In Memory of Sofia Gubaidulina

Sofia Gubaidulina headshot

Composer Sofia Gubaidulina died March 13, 2025, at age 93 in Appen, Germany. One of the great artists of our era, Gubaidulina had important associations with both to the Boston Symphony Orchestra and to music director Andris Nelsons. Most recently, Nelsons led performances of her symphonic poem The Wrath of God with the BSO in spring 2024 at Symphony Hall. With the Gewandhausorchester Leipzig (GHO), Nelsons recorded that work along with the composer’s third violin concerto Ich und Du, with soloist Vadim Repin, and The Light of the End, a BSO-commission. She was working on Prologue for Orchestra – a co-commission from the BSO and GHO – at the time of her passing. Upon learning of her death, Andris Nelsons responded, 

“Sofia Gubaidulina was a towering figure and an inspiration to us all. Her music, with its profound spirituality and intellectual sensibility, speaks directly to our soul and awakens our imagination in the way only truly great music can. I feel very privileged to have known her and to have premiered many of her works with both the Boston Symphony Orchestra and the Gewandhausorchester Leipzig. We will miss her greatly.” 

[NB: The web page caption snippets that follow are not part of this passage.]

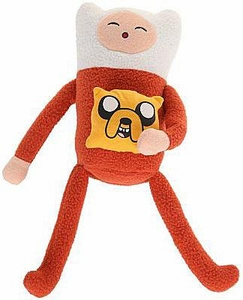 Adventure Time 7 Inch Plush Finn in Pajamas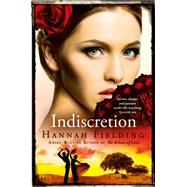 Indiscretion by Fielding, Hannah, 9780992671877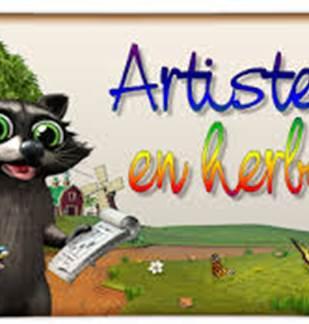 Exposition Artistes en herbe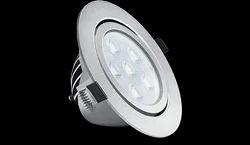 Garnet Plus Round Spotlight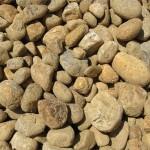 1_5-river_stone-150x150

The BSO made the premiere recording of Offertorium with Gidon Kremer and conductor Charles Dutoit in 1988. The orchestra played her Viola Concerto with soloist Yuri Bashmet in April 1997 under Bernard Haitink, and later that year Gubaidulina was a featured composer at Tanglewood. The composer was present for Kurt Masur’s premiere performances with the BSO of The Light of the End in 2003, and again when Andris Nelsons led the world premiere of her Triple Concerto for violin, cello, and bayan in 2017 with soloists Baiba Skride, Harriet Krijgh, and Elsbeth Moser. Her work has also been performed frequently by the Boston Symphony Chamber Players and by Tanglewood Music Center Fellows.  

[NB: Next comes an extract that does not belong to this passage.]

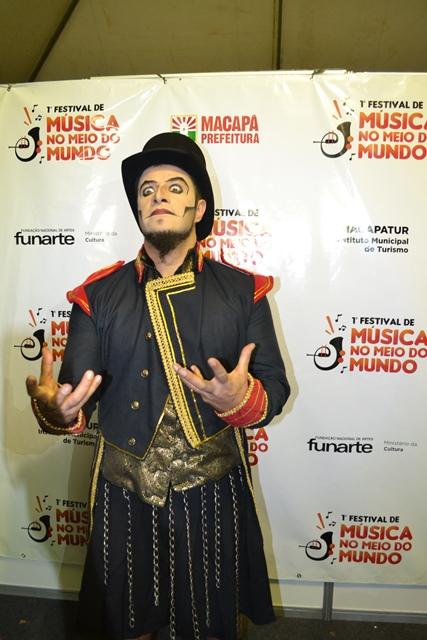 Fernando Anitelli: músicas para baixar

Offertorium was the first work of Gubaidulina’s to bring attention to her music in the West. Born in Tatarstan in the former Soviet Union, Gubaidulina was encouraged in her pursuit of her own artistic goals by Dmitri Shostakovich when she was still in school despite official mistrust of experimentation and artistic individuality. In the 1960s and ’70s, she collaborated with like-minded musical explorers in seeking out both new sound-worlds and in making practical use of indigenous Asian traditional instruments such as the accordion-like bayan. Deeply spiritual and powerfully influenced by the music of J.S. Bach, she incorporated theological ideas into the very architecture of her music. Offertorium, which references Bach’s Musical Offering, is one such work, its structure reflecting the form of a cross as well as the design principle of the golden mean. 

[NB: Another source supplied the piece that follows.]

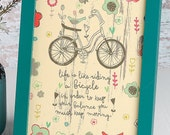 Keep Moving - Bicycle artwork - 6x8 framed artwork - inspirational art by amylee weeks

With Offertorium having paved the way, during the political and cultural thaw between the Soviet Union and the U.S. in the late 1980s Gubaidulina began to travel outside of the Soviet Union to hear premieres of her music. The occasion of the BSO’s performances and recording of Offertorium took place in spring 1988 for the American/Soviet Cultural Exchange “Making Music Together,” which took place in Boston. From that point, Gubaidulina’s work entered the repertoires of every major U.S. ensemble: her Viola Concerto was premiered by the Chicago Symphony Orchestra and violist Yuri Bashmet, and her Two Paths: Music for Two Violas and Symphony Orchestra was a New York Philharmonic commission premiered by Kurt Masur in 1999. She has written violin concertos for both Anne-Sophie Mutter and Vadim Repin. Gubaidulina was also one of four composers commissioned by Helmuth Rilling and the Bachakademie to write a Passion oratorio to commemorate the millennium as well as the 250th anniversary of J.S. Bach’s death. Her Johannes-Passion was premiered in September 2000. The Wrath of God (2019), which was composed for the Salzburg Easter Festival, was premiered in 2020.